Background technology
Modern aeroengine presses for the serviceability that improves gas turbine engine; It at first is the fuel gas temperature that improves turbine; It has determined the actual raising of the active power of PWR PLT, brings up to 1350 ℃ like fuel gas temperature from 1200 ℃, and rate of fuel consumption can reduce by 8%.A new generation's high-efficiency gas turbine turbine efficiently cools off hollow blade constantly to be developed; The cooling structure of blade develops into the present air cooling mode of efficiently dispersing by modes such as traditional convection current, backflow, impingement holes, air film coolings, and temperature will reach 1757 ℃ before the advanced at present engine turbine.
It is the same with routine casting that the moltening mold castings core removes, and surrounded by molten metal, working condition badly outside, effect with roasting also need stand to dewax.For this reason, core should satisfy following requirement: refractoriness is high, low, the dimensional stabilizing of coefficient of thermal expansion, and enough intensity, chemicalstability is good, is prone to remove.
Silica-based ceramic core is mainly used in the lower cylindrulite blade of casting and pouring temperature; When use temperature is higher than 1550 ℃ (for example single crystal casting); The silicon-base ceramic core high-temperature stability descends; Be easy to creep strain, and active element (Al, Hf, C) acutely is adsorbed in its surface in the alloy, and its application is restricted.Aluminum oxide (corundum) is the excellent high-temperature solid material, and its fusing point is up to 2054 ℃, and intensity is high, and chemicalstability is good, is a kind of very promising ceramic core body material.For the core of alumina base, because characteristics such as high refractoriness that aluminum oxide self had, high chemicalstability, thermostability make it as core performance guarantee is provided.

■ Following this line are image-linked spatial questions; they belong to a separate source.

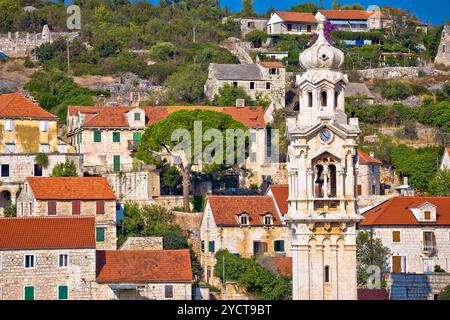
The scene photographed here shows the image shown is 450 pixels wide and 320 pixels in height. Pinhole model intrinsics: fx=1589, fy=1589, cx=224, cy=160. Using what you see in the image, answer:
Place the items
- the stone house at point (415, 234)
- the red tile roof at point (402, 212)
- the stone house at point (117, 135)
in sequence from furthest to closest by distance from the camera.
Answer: the stone house at point (117, 135) < the red tile roof at point (402, 212) < the stone house at point (415, 234)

So far; External alumina based ceramic core can satisfy monocrystalline and eutectic pouring condition; The FSU just is applied to the produce single crystal hollow blade with alumina ceramic core from the seventies in 20th century, marches at the forefront of the world in the research and the application facet of alumina ceramic core.Though state such as English, U.S.A uses silica-based Tao Xin more in orientation and single crystal blade production, on the single crystal blade of complex thin-wall and eutectic blade, also used alumina ceramic core.
Some company's professional production ceramic cores have abroad been arranged now; Can supply military products and civilian goods production; Development through many decades; Its core product has formed specialization, appropriate scale of operation, and great variety of goods, best in quality, stable performances such as some raw and auxiliary materials that are associated, equipment are for the development of ceramic core provides superior external conditions.The operative norm that has possessed a whole set of from control with raw material, preparation technology, detection means and performance test everyway.Because the extensive intervention of computer is greatly improved complexity, precision and the smooth finish of ceramic core, in the production process parameters control more accurate, guaranteed high-level business-like ceramic core production.The application of various utility appliance such as laser core finishing machine has simultaneously greatly improved production efficiency and core qualification rate.In China, the development of alumina ceramic core is just at the early-stage in recent years, and except that indivedual aviation factory, most smart casting factory can't produce the precision casting with complicated inner cavity.Also do not occur commercial ceramic core supplier simultaneously, production unit is fairly simple, and processing parameter can not accurately be controlled, and its gap is conspicuous with abroad comparing.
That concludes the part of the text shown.